Qualité de l’enseignement : Le Maroc peut  mieux faire
Ph. shutterstock

Conscient de l’importance de positionner l’école au centre du projet sociétal de notre pays, le Conseil supérieur de l'éducation, de la formation et de la recherche scientifique (CSEFRS) a élaboré une nouvelle vision stratégique de la réforme du système éducatif basée sur l’équité et l’égalité des chances, la qualité pour tous et la promotion de l’individu et de la société. 
La vision stratégique 2015-2030 s’est ainsi penchée sur l’une des problématiques majeures de notre système éducatif : la qualité. L’enjeu étant de dresser l’état des lieux afin de mettre en lumière les déficits enregistrés et d’apporter une réponse appropriée aux besoins des élèves en matière d’enseignement. Pour ce faire, les enquêtes internationales auxquelles le Maroc participe régulièrement, notamment les études «Trends in Mathematics and Science Study» et «Progress In Reading and Literacy Study» (PIRLS), constituent le moyen d’évaluer la qualité de notre système éducatif en le comparant avec ceux d’autres pays.
L’étude internationale sur le progrès en littératie classe les élèves marocains parmi les moins performants en matière d’aptitude à lire, à comprendre et à utiliser l'information écrite dans la vie quotidienne. Selon les résultats de l’étude réalisée en 2016, rendus publics lors de la 15e session du CSEFRS en janvier dernier, le taux des élèves marocains ne maitrisant pas les compétences de base est de 64% contre 79% cinq années plus tôt. Le Royaume arrive ainsi à la 47e place sur un total de 50 pays ayant participé à l’étude. 
Concernant l’étude internationale sur les mathématiques et les sciences, qui cible les niveaux correspondant à la quatrième année du primaire et la deuxième année du secondaire collégial, le constat est le même. Au niveau des élèves de la quatrième année primaire, le Maroc fait partie des trois derniers pays en mathématiques, avec un score de 377 et occupe l’avant-dernière place en sciences avec un score de 352. Du côté des élèves de la deuxième année de collège, le Maroc figure parmi les trois derniers pays en mathématiques avec un score de 384, le plaçant ainsi avant l’Afrique du Sud et l’Arabie saoudite. En sciences, il est classé avant le Botswana, l’Égypte et l’Afrique du Sud, avec un score de 393. 
Certes, le Maroc a enregistré une évolution positive par rapport aux éditions précédentes de ces classements, mais le chemin est encore long pour atteindre le niveau des pays les plus avancés. Remédier au déficit qui existe en matière de qualité de l’enseignement nécessite d’appréhender toutes les facettes de ce concept en tenant compte à la fois de la qualité des programmes, du personnel, des élèves, mais aussi de leur 
environnement.

Questions à Hicham Lahlou, directeur général de l’École La Prairie

«Il faut sortir définitivement de la logique de “compétition” et se tourner radicalement vers la logique de “l'émulation”»

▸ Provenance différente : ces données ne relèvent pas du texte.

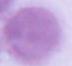 Micrograph. An erythrocyte is seen. 1000x magnification.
Point out each leukocyte.
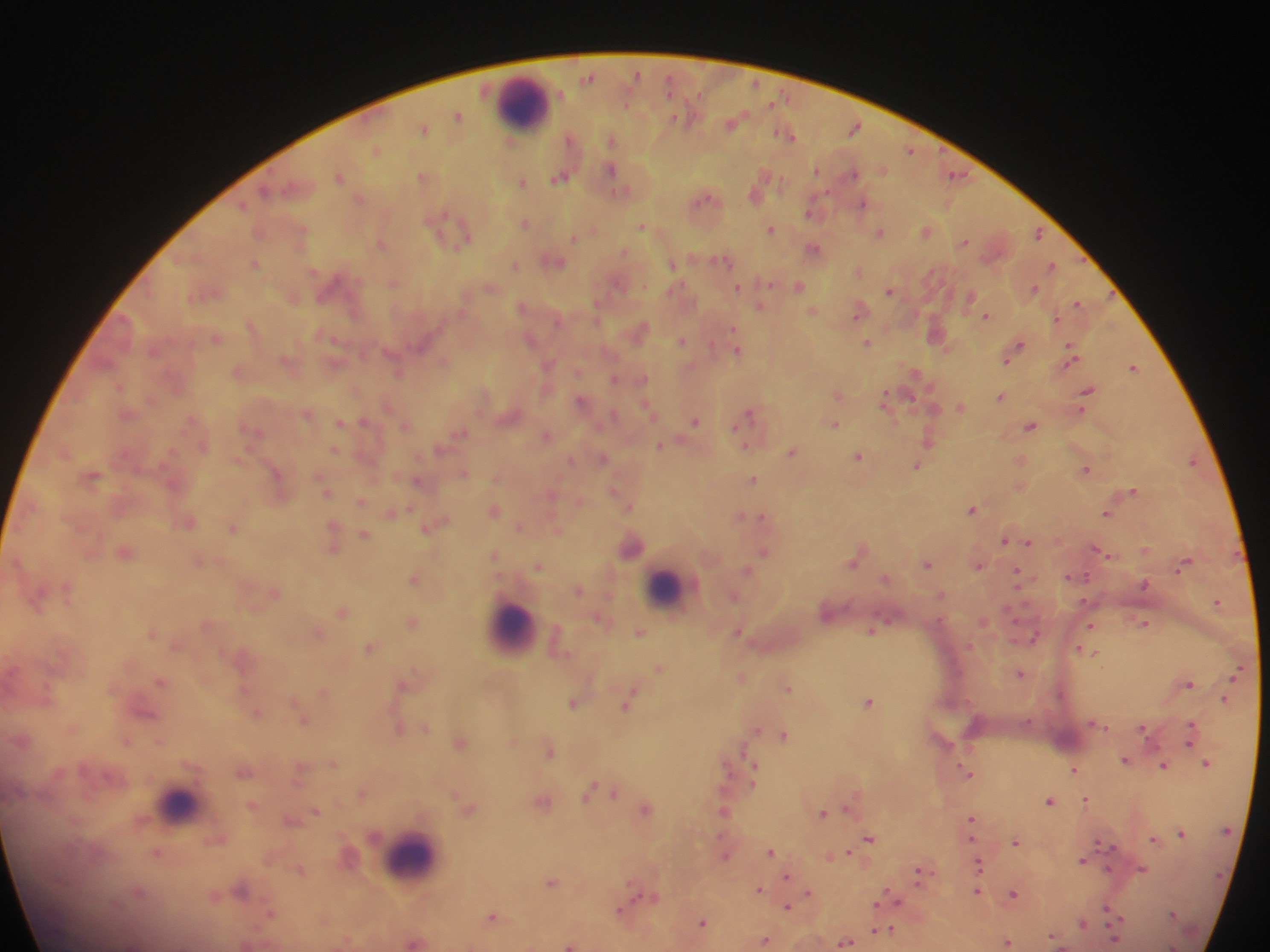

Approximate centers as [x, y] in pixels.
Leukocytes: [524, 103], [667, 586], [511, 628], [180, 803], [410, 857].

field of view = single
image size = 1270×952 pixels
capture = mobile-phone photograph through a microscope
country = Ghana
malaria parasite locations = approximate centers as [x, y] in pixels: [636, 73], [588, 77], [669, 84], [458, 116], [733, 122], [855, 128], [423, 129], [792, 136], [612, 140], [377, 150], [911, 151], [611, 169], [818, 171], [852, 174], [957, 175], [340, 176], [422, 177], [560, 178], [523, 183], [757, 191], [704, 199], [863, 205], [809, 211], [525, 224], [642, 225], [770, 229], [926, 231], [302, 232], [881, 232], [1038, 234], [574, 238], [466, 239], [964, 241], [380, 243], [814, 248], [624, 252], [722, 260], [556, 262], [254, 263], [673, 264], [515, 265], [1052, 266], [738, 287], [799, 287], [1034, 288], [890, 291], [969, 297], [1079, 304], [522, 306], [761, 306], [812, 311], [858, 311], [986, 316], [642, 330], [215, 337], [682, 341], [423, 342], [866, 343], [1018, 346], [737, 350], [1071, 354], [1009, 356], [549, 364], [396, 366], [1134, 367], [578, 372], [614, 379], [644, 379], [119, 386], [1088, 391], [1000, 396], [910, 398], [886, 399], [581, 401], [646, 406], [961, 406], [388, 407], [749, 413], [308, 414], [613, 415], [365, 421], [696, 421], [341, 422], [834, 424], [405, 426], [1029, 426], [462, 433], [546, 435], [929, 439], [659, 445], [743, 445], [335, 450], [792, 451], [858, 456], [603, 458], [570, 460], [1192, 462], [917, 466], [1086, 469], [276, 473], [464, 473], [92, 476], [753, 479], [418, 481], [327, 491], [1134, 491], [360, 502], [628, 508], [972, 509], [494, 511], [392, 512], [1107, 514], [753, 515], [740, 516], [762, 516], [189, 523], [436, 524], [519, 527], [233, 529], [365, 535], [1004, 539], [1028, 542], [332, 543], [632, 547], [1098, 550], [1144, 550], [764, 551], [125, 553], [853, 561], [198, 562], [1184, 563], [928, 564], [979, 565], [539, 566], [1017, 573], [1084, 577], [413, 579], [885, 579], [1145, 584], [579, 590], [734, 596], [1217, 602], [343, 612], [412, 623], [1145, 623], [1090, 626], [872, 630], [640, 632], [737, 632], [318, 633], [1036, 636], [371, 648], [1087, 651], [1093, 654], [659, 669], [1020, 673], [741, 677], [160, 681], [1189, 684], [402, 686], [788, 687], [1225, 698], [629, 700], [573, 702], [869, 702], [256, 712], [301, 718], [426, 728], [398, 729], [1144, 729], [755, 730], [785, 734], [1190, 735], [127, 741], [159, 742], [460, 743], [548, 750], [1125, 761], [1207, 764], [1164, 766], [1074, 770], [754, 771], [965, 771], [589, 790], [363, 792], [613, 793], [1087, 800], [1048, 801], [543, 803], [849, 806], [645, 809], [469, 810], [317, 811], [724, 813], [823, 813], [970, 820], [1181, 832], [1153, 838], [869, 839], [1016, 842], [770, 851], [157, 853], [846, 853], [725, 855], [1082, 860], [978, 865], [301, 869], [1142, 869], [918, 873], [787, 876], [551, 882], [759, 889], [242, 891], [977, 891], [809, 892], [1013, 893], [642, 896], [890, 897], [786, 907], [621, 911], [1109, 912], [1173, 913], [269, 915], [492, 917], [702, 922], [1083, 923], [889, 930], [765, 940], [1007, 942], [415, 943], [845, 943], [246, 945], [569, 945]
preparation = thick blood film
Report the malaria status of this cell.
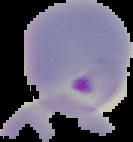
Parasitized.

Summary:
  - Image size: 133×142 pixels
  - Preparation: thin blood film
  - Image type: cell region segmented out of the field of view; surrounding area masked to black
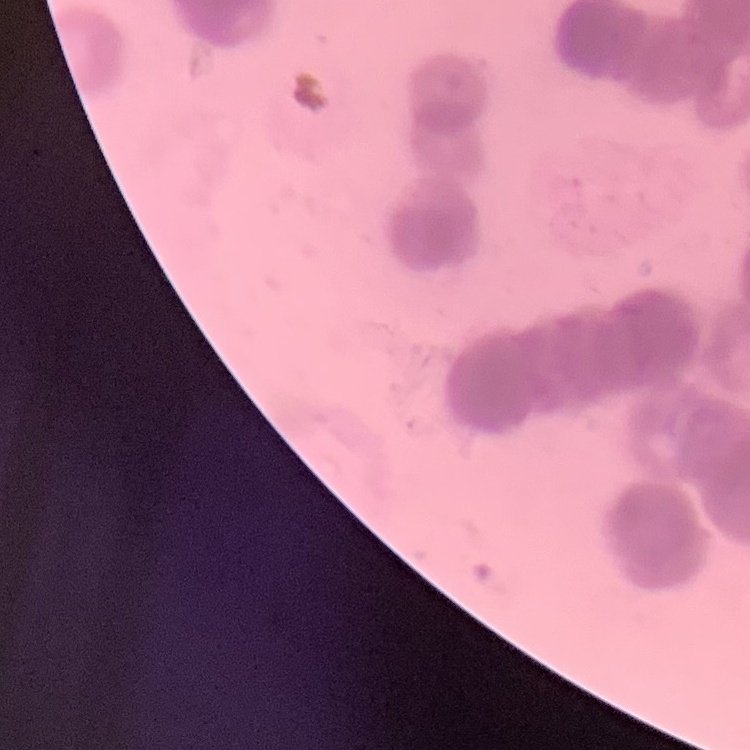

The erythrocytes exhibit rouleaux formation. Field's or Giemsa stain. One tile cut from a larger photomicrograph. Thin blood smear.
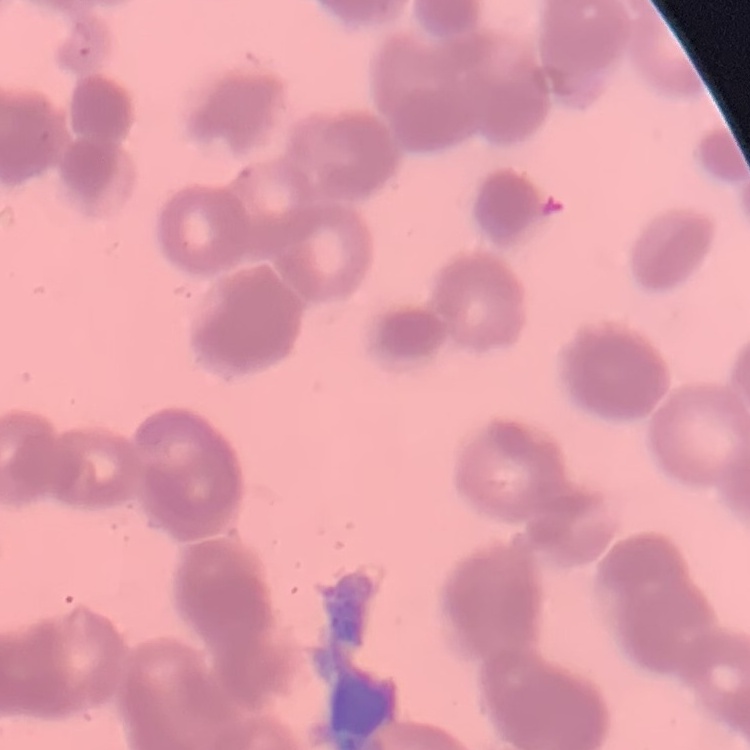 The erythrocytes show rouleaux formation. Stained with either Field's or Giemsa. Thin blood smear. Square crop of a larger photomicrograph.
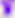

Captured at 400x magnification. Micrograph. Toxoplasma gondii is seen.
Give the position of every malaria parasite.
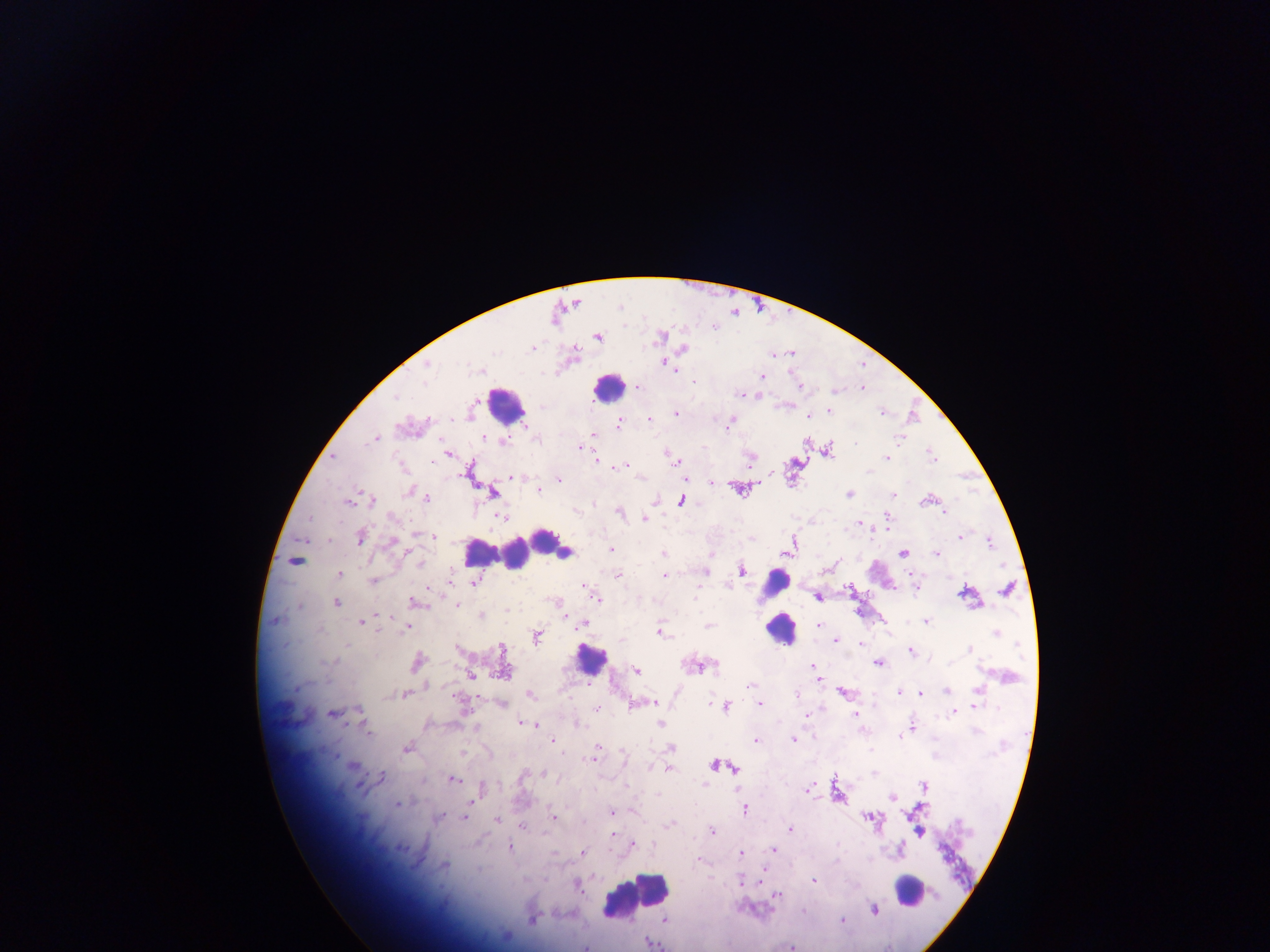
Approximate centers as (x, y) in pixels.
Malaria parasites: (597, 337), (681, 348), (790, 353), (773, 354), (662, 362), (761, 377), (636, 386), (798, 386), (861, 387), (836, 391), (741, 395), (828, 410), (676, 413), (807, 415), (648, 418), (619, 422), (728, 422), (592, 434), (375, 438), (900, 438), (580, 447), (826, 449), (447, 453), (887, 457), (748, 458), (597, 460), (675, 461), (624, 466), (772, 474), (512, 477), (559, 480), (712, 481), (740, 489), (538, 490), (410, 492), (491, 492), (849, 494), (892, 494), (426, 497), (369, 499), (929, 499), (348, 500), (680, 501), (945, 511), (618, 512), (501, 516), (644, 519), (886, 521), (861, 522), (433, 535), (359, 536), (959, 536), (990, 542), (391, 544), (790, 548), (610, 550), (902, 552), (664, 553), (710, 553), (936, 553), (295, 560), (704, 571), (740, 571), (338, 575), (618, 575), (913, 575), (664, 576), (449, 580), (372, 581), (475, 581), (583, 585), (1008, 588), (850, 591), (966, 594), (818, 596), (595, 597), (336, 602), (416, 602), (457, 605), (480, 615), (275, 620), (362, 622), (926, 622), (582, 624), (709, 624), (819, 625), (407, 626), (659, 632), (536, 636), (837, 639), (861, 645), (457, 649), (970, 649), (910, 651), (417, 662), (877, 662), (695, 665), (813, 665), (504, 669), (635, 670), (470, 676), (819, 679), (751, 684), (947, 691), (842, 692), (900, 692), (920, 693), (405, 694), (529, 694), (796, 694), (654, 703), (759, 703), (502, 704), (632, 704), (726, 706), (974, 706), (598, 708), (953, 710), (332, 712), (805, 715), (855, 715), (522, 723), (576, 723), (532, 724), (661, 725), (910, 728), (755, 740), (793, 740), (552, 741), (670, 747), (407, 748), (463, 753), (594, 758), (715, 764), (352, 765), (667, 768), (734, 769), (543, 773), (874, 773), (381, 777), (452, 779), (924, 787), (807, 788), (481, 789), (837, 791), (892, 797), (397, 803), (744, 809), (612, 812), (439, 817), (463, 817), (869, 817), (496, 819), (554, 819), (522, 828), (790, 828), (711, 831), (919, 831), (611, 834), (632, 845), (509, 847), (773, 850), (899, 850), (582, 851), (741, 853), (698, 861), (445, 865), (760, 880), (813, 880), (741, 881), (576, 884), (778, 894), (874, 909), (533, 918), (842, 919), (664, 920), (649, 942), (586, 946), (789, 946).

field of view = single
image size = 1270×952 pixels
country = Ghana
capture = mobile-phone photograph through a microscope
leukocyte locations = approximate centers as (x, y) in pixels: (609, 387), (504, 404), (544, 541), (523, 550), (480, 551), (500, 551), (563, 551), (776, 582), (781, 628), (590, 659), (908, 890), (635, 893)
preparation = thick blood film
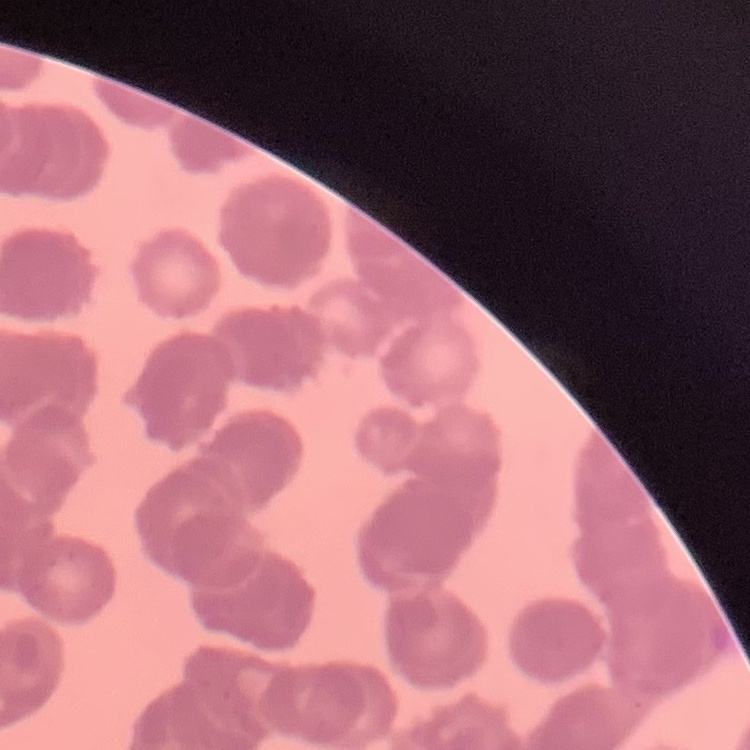
Summary:
  - Red blood cell morphology: rouleaux formation
  - Preparation: thin peripheral smear
  - Image type: square crop of a larger photomicrograph
  - Stain: Field's or Giemsa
Classify this cell by malaria status.
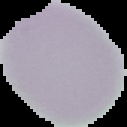
Uninfected.

image size = 127×127 pixels
preparation = thin blood film
image type = segmented cell region with the area outside set to black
Point out each malaria parasite and each leukocyte.
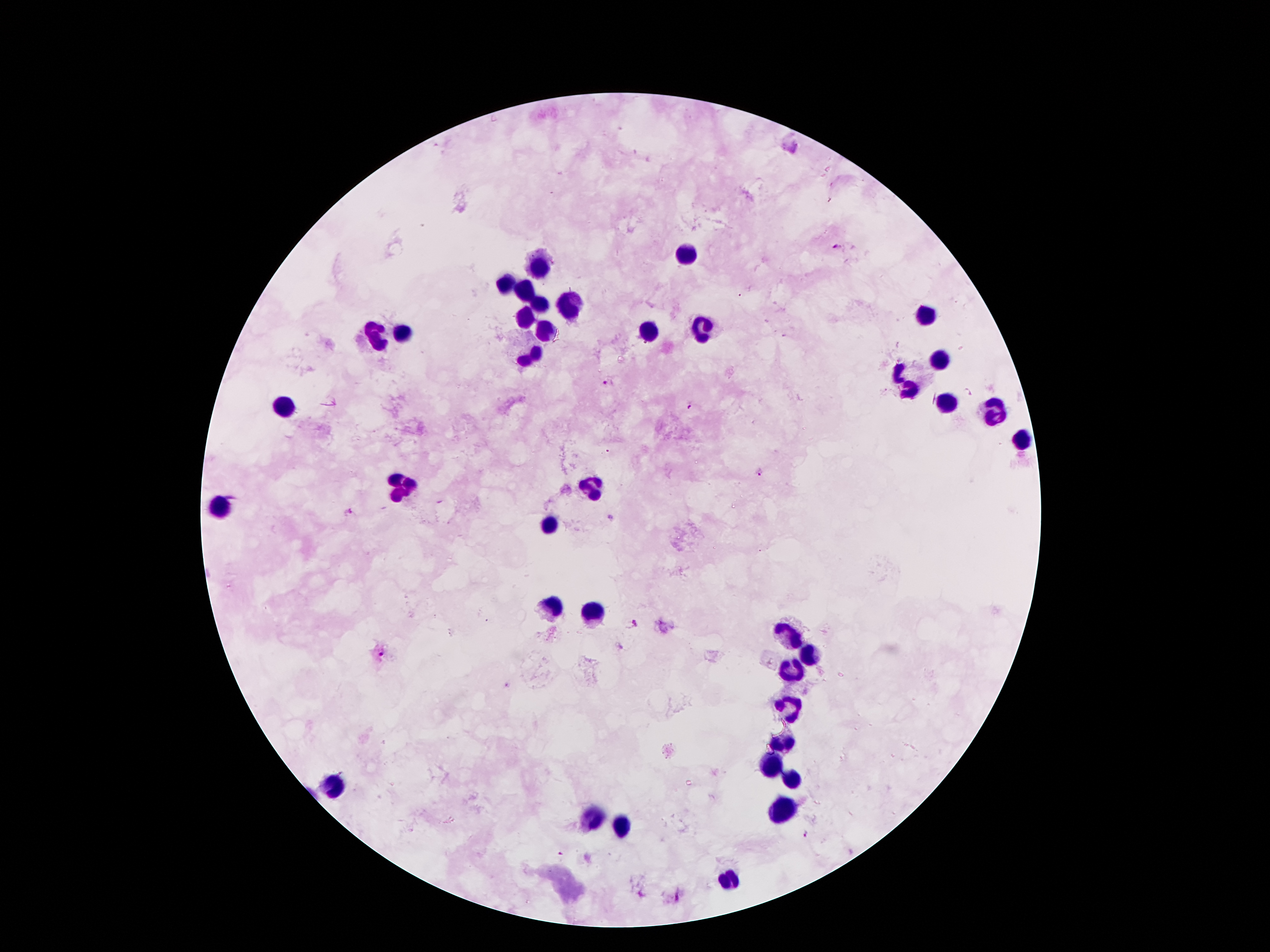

Les résultats du Maroc dans les classements PIRLS et TIMSS révèlent que le niveau d'apprentissage des élèves reste faible. Comment expliquez-vous cette situation ?
La prise de conscience est souvent la 1re étape d'un processus d'évolution. Accepter de se comparer avec des critères «extra-nationaux» n'est pas anodin, car c'est aussi accepter que l'on prépare des élèves destinés à des enjeux mondiaux plutôt qu'à des enjeux uniquement locaux ou nationaux. Par ailleurs, un certain passé et même certains vestiges ont pu freiner l'acceptation du constat que le système d'enseignement ne produit pas les effets souhaitables pour la Nation. À mon sens, il faut sortir définitivement de la tradition de la logique de «compétition» et se tourner radicalement vers la logique de «l'émulation». En effet, dans la logique traditionnelle et compétitive, quelques réussites, qu'il est légitime de saluer, masquent la masse des difficultés et des échecs. Inconsciemment, il est souvent accepté que puisque certains s'en sortent ou réussissent c'est que le problème est chez les autres. Du coup, cela se traduit immanquablement par des exigences moindres pour ne pas trop stigmatiser ou un fatalisme inapproprié et inopportun. Dans la logique de l'émulation, la variable «Tous» est omniprésente et il y a même un effet «boule de neige», car la réussite de l'un amène la réussite de l'autre et tout le monde est globalement tiré vers le haut. Ainsi, le niveau moyen des élèves ne peut donc qu'augmenter et cela doit être une ambition forte.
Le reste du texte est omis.